What a living will is — and isn’t
A living will is a legal document executed by a competent adult that:
- Spells out specific medical-treatment preferences for situations in which the patient cannot make decisions in real time
- Takes effect only when the patient becomes incapacitated and meets specific medical conditions (typically: terminal illness, persistent vegetative state, or end-stage condition)
- Provides legally binding direction to medical providers about life-sustaining treatment
- Operates separately from financial estate-planning documents
What a living will is NOT:
- A last will and testament (which governs inheritance and is read after death). For the difference, see our living will vs. last will guide.
- An advance directive in every state — though many states use “advance directive” as the umbrella term that includes the living will.

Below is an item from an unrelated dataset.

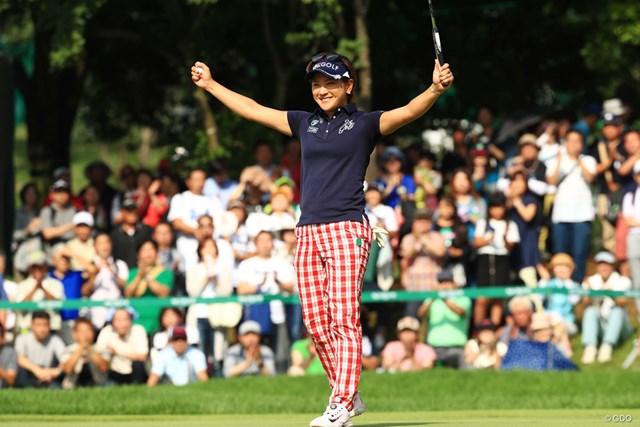 節目のツアー10勝目。成田美寿々が地元で強さを見せつけた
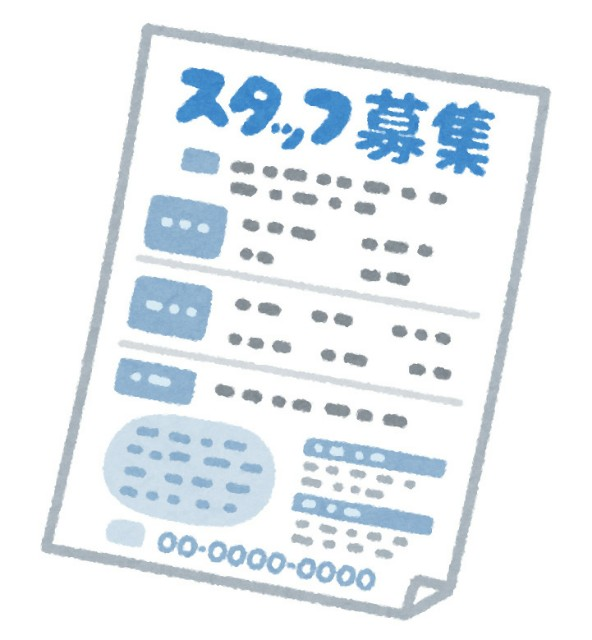 f:id:kamigami000bond:20191204150657j:image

See our advance directive vs living will explainer for the distinction.
- A healthcare power of attorney (which names a person to make medical decisions; the living will spells out the decisions themselves). See our power of attorney guide.
- A do-not-resuscitate (DNR) order. A DNR is a separate medical order signed by a physician, generally narrower in scope, applicable in specific clinical settings.
What a living will typically covers
State law varies, but most living wills address some or all of the following:
- Cardiopulmonary resuscitation (CPR). Whether the patient wants CPR if breathing or heartbeat stops.
- Mechanical ventilation. Whether the patient wants to be placed on or kept on a breathing machine.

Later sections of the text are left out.